Why an audit, not a discovery call
Most consulting opens with an open-ended retainer pitch. We open with something bounded: a fixed-price engagement scoped to the one system you already have doubts about — the pricing model, the attribution pipeline, the reconciliation job, the metric your investors see. The scope is named in writing before we start, and the engagement ends on a date, with a deliverable.
The report is the product. It is not a sales document with the substance held back; it is the findings themselves, quantified, with every number tied to a query that can be re-run. If the audit is the only work we ever do together, it should still have been worth it.
What we look for
These are the failure modes we hunt first — because we have hit every one of them building and operating our own live data products:
- Numbers that don't tie back. Can every metric you publish, report to investors, or bill against be re-derived from raw data? Silent drift between the raw layer and the reporting layer is the most common finding we make.
- Conclusions from samples too thin to support them. Cohort comparisons and headline claims made before the data can statistically carry them — these often reverse once the sample fills in.
- Validation that flatters the model. Label leakage, look-ahead bias, backtests without point-in-time discipline. A model that looks great in the notebook and quietly degrades in production usually failed here.
- Monitoring that fails silently. Checks that error out, get skipped, and report green anyway. A broken verifier is worse than no verifier, because it manufactures false confidence.
- Promised vs. realized gaps. Where quoted prices, predicted scores, or advertised accuracy diverge from what the system actually delivers — measured, not assumed.
How the three weeks run
- Week 1 — Trace. Read the code, map the data lineage end to end, and inventory every assumption the system makes. Output: a shared map of how the system actually works, which is often news by itself.
- Week 2 — Test. Quantify. Re-derive the headline metrics from raw data, run leakage and point-in-time checks, measure promised-vs-realized gaps, and probe the failure modes above.
- Week 3 — Report. Written findings with severity ratings and an ROI-ranked roadmap: what to fix, in what order, and what each fix is worth. Delivered with a walkthrough call.
Who it's for
Funded seed to Series A teams with a model or data product in production (or close to it) and no senior data hire yet.
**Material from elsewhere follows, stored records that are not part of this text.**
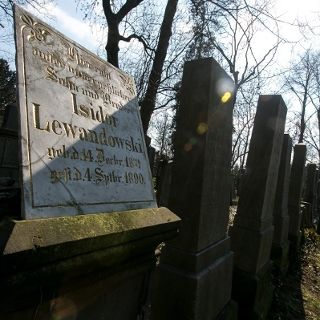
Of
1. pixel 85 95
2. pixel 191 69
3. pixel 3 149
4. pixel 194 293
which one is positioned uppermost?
pixel 191 69

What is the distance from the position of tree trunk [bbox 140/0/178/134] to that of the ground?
17.7 feet

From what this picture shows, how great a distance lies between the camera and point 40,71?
Answer: 1836 mm

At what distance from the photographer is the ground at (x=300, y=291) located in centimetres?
549

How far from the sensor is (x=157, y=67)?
10.7 m

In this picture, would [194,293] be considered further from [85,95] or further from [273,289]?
[273,289]

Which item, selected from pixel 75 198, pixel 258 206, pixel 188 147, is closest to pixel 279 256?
pixel 258 206

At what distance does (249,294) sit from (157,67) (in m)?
7.65

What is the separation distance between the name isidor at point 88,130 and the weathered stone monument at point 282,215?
5596 millimetres

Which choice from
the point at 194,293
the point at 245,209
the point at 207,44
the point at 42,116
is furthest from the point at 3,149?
the point at 207,44

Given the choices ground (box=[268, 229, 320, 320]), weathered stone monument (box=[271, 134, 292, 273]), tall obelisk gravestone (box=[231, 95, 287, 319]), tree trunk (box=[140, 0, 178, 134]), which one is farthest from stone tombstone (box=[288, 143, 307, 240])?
tall obelisk gravestone (box=[231, 95, 287, 319])

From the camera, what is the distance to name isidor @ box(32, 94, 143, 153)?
1.73 metres

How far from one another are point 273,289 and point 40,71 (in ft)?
17.6

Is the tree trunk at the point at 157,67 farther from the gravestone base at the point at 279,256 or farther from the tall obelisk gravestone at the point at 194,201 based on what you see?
the tall obelisk gravestone at the point at 194,201

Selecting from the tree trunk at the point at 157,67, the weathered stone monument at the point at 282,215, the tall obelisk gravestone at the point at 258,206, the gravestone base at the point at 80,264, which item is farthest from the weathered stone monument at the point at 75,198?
the tree trunk at the point at 157,67
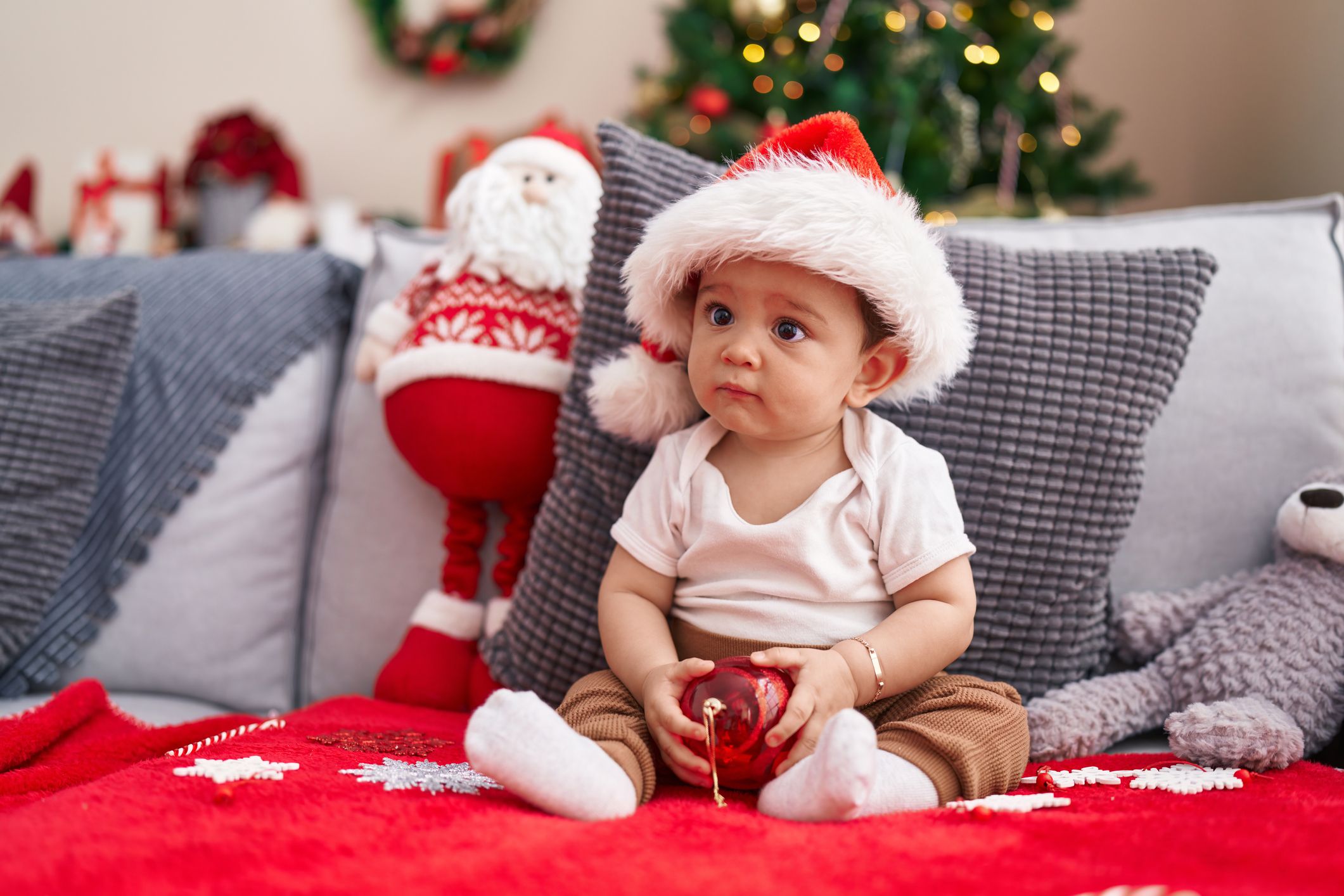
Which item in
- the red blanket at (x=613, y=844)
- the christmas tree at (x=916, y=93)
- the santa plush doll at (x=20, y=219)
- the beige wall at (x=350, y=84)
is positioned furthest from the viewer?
the santa plush doll at (x=20, y=219)

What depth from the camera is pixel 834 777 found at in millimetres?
641

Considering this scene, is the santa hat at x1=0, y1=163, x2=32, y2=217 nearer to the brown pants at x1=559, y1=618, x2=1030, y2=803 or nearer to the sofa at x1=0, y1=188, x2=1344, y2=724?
the sofa at x1=0, y1=188, x2=1344, y2=724

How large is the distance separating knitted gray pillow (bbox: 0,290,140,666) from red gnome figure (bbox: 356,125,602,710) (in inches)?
14.1

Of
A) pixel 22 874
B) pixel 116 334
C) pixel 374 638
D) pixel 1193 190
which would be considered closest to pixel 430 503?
pixel 374 638

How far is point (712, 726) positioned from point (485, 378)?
54cm

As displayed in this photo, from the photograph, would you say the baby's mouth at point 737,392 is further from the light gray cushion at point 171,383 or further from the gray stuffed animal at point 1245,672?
the light gray cushion at point 171,383

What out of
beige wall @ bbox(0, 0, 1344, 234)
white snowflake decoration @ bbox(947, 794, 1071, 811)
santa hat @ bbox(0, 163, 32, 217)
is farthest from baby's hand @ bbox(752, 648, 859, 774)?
santa hat @ bbox(0, 163, 32, 217)

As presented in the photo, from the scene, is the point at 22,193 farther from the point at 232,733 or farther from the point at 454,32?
the point at 232,733

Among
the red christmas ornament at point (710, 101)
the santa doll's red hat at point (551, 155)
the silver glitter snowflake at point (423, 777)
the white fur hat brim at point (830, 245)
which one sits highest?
the red christmas ornament at point (710, 101)

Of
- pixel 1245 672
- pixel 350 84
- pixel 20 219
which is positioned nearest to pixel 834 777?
pixel 1245 672

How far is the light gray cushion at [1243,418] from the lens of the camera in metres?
1.05

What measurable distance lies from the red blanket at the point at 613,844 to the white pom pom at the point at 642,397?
1.16ft

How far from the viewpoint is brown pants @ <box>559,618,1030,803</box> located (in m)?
0.73

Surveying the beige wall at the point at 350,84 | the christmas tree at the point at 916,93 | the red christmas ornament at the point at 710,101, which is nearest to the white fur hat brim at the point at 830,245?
the christmas tree at the point at 916,93
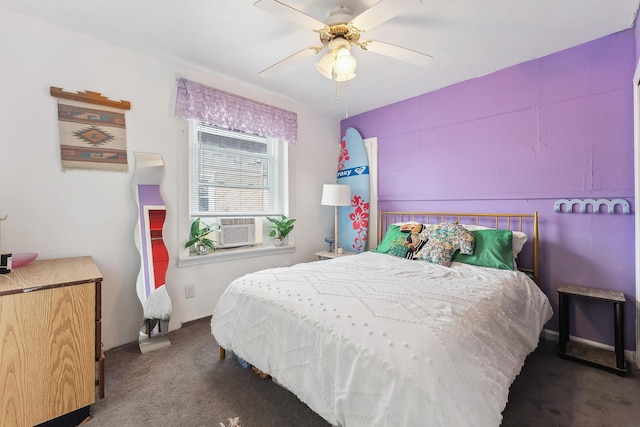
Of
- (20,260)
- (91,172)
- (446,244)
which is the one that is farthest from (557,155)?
(20,260)

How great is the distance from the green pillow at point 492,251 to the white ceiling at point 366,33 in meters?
1.55

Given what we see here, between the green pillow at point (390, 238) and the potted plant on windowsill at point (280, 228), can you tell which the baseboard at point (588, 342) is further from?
the potted plant on windowsill at point (280, 228)

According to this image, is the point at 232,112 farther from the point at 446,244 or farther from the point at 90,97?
the point at 446,244

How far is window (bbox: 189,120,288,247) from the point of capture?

If your data system is load-bearing — customers, investors, or your own roadmap depend on its numbers being right — and nobody senior has ever adversarially checked it, this is for you.
After the audit
The roadmap stands on its own; your team can execute it. When clients want us to run point on executing it instead, that is what our fractional Head of Data / ML engagements are for — but the audit carries no obligation in that direction.